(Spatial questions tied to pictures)

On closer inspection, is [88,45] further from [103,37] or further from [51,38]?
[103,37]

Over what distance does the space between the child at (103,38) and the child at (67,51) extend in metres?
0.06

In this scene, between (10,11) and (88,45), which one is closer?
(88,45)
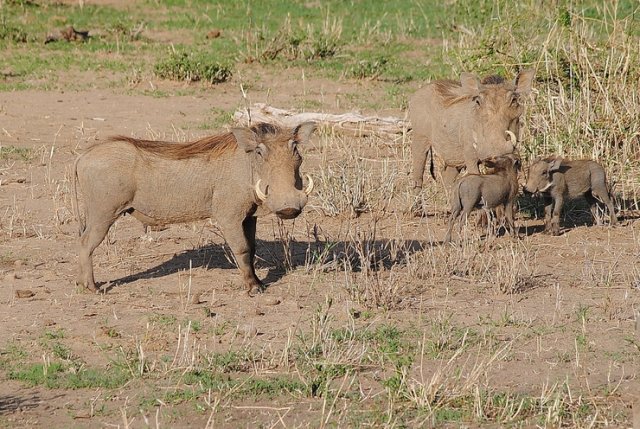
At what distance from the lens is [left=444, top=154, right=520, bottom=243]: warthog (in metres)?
7.38

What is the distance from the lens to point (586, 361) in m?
5.36

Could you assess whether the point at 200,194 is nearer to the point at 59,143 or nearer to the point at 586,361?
the point at 586,361

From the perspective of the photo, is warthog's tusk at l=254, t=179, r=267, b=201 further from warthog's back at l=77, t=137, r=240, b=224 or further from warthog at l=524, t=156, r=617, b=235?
warthog at l=524, t=156, r=617, b=235

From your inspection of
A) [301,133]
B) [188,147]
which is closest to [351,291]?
[301,133]

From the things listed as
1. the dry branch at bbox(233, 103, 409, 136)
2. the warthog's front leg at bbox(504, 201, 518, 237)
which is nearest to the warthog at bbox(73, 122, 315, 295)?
the warthog's front leg at bbox(504, 201, 518, 237)

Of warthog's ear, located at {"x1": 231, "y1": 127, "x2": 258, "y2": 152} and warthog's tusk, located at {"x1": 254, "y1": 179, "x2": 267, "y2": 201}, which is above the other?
warthog's ear, located at {"x1": 231, "y1": 127, "x2": 258, "y2": 152}

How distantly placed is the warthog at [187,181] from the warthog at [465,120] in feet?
5.18

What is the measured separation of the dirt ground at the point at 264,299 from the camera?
4836mm

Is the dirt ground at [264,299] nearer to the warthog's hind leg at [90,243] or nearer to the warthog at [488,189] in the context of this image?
the warthog's hind leg at [90,243]

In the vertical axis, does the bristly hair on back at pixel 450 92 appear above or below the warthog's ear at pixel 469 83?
below

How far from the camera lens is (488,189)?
24.2 feet

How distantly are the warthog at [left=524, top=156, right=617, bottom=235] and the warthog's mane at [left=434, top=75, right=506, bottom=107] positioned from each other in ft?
1.99

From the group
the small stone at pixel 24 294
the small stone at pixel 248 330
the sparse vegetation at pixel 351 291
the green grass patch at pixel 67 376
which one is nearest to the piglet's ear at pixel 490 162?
the sparse vegetation at pixel 351 291

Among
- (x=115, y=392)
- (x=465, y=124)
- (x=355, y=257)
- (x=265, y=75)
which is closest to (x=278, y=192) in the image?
(x=355, y=257)
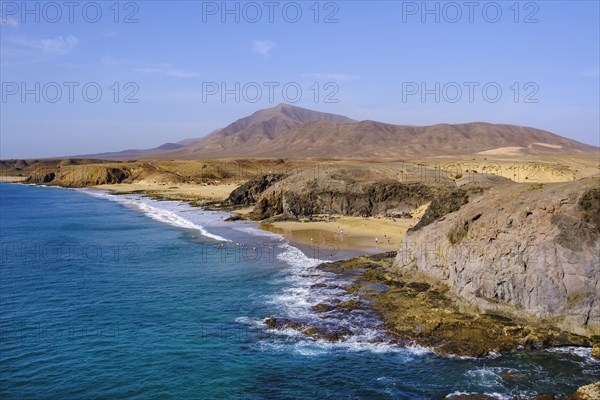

• [Work instructions]:
Copy all of the items above word for word, omitting the pictures.

• [Output]:
On closer inspection, is [88,45] further from [103,37] or further from [51,38]?
[103,37]

Over what distance does the space between the child at (103,38) and the child at (67,51) extend in metres?
0.06

In this scene, between (10,11) and (88,45), which one is closer?
(88,45)
At what distance from the lens is [left=444, top=154, right=520, bottom=243]: warthog (in metres)?
7.38

What is the distance from the lens to point (586, 361) in m?
5.36

Could you assess whether the point at 200,194 is nearer to the point at 59,143 or nearer to the point at 586,361?
the point at 586,361

From the perspective of the photo, is warthog's tusk at l=254, t=179, r=267, b=201 further from warthog's back at l=77, t=137, r=240, b=224 or further from warthog at l=524, t=156, r=617, b=235?
warthog at l=524, t=156, r=617, b=235

From your inspection of
A) [301,133]
B) [188,147]
which is closest to [351,291]?
[301,133]

From the things listed as
1. the dry branch at bbox(233, 103, 409, 136)
2. the warthog's front leg at bbox(504, 201, 518, 237)
which is nearest to the warthog at bbox(73, 122, 315, 295)?
the warthog's front leg at bbox(504, 201, 518, 237)

Of warthog's ear, located at {"x1": 231, "y1": 127, "x2": 258, "y2": 152} and warthog's tusk, located at {"x1": 254, "y1": 179, "x2": 267, "y2": 201}, which is above the other?
warthog's ear, located at {"x1": 231, "y1": 127, "x2": 258, "y2": 152}

How distantly placed is the warthog at [187,181] from the warthog at [465,120] in feet?
5.18

What is the measured separation of the dirt ground at the point at 264,299 from the camera?
4836mm

Is the dirt ground at [264,299] nearer to the warthog's hind leg at [90,243] or nearer to the warthog at [488,189] in the context of this image?
the warthog's hind leg at [90,243]

In the vertical axis, does the bristly hair on back at pixel 450 92 appear above or below the warthog's ear at pixel 469 83?
below

How far from the camera lens is (488,189)?
24.2 feet

How distantly are the warthog at [left=524, top=156, right=617, bottom=235] and the warthog's mane at [left=434, top=75, right=506, bottom=107] positioned from each other in ft?
1.99

From the group
the small stone at pixel 24 294
the small stone at pixel 248 330
the sparse vegetation at pixel 351 291
the green grass patch at pixel 67 376
which one is nearest to the piglet's ear at pixel 490 162?
the sparse vegetation at pixel 351 291

Among
- (x=115, y=392)
- (x=465, y=124)
- (x=355, y=257)
- (x=265, y=75)
which is closest to (x=278, y=192) in the image?
(x=355, y=257)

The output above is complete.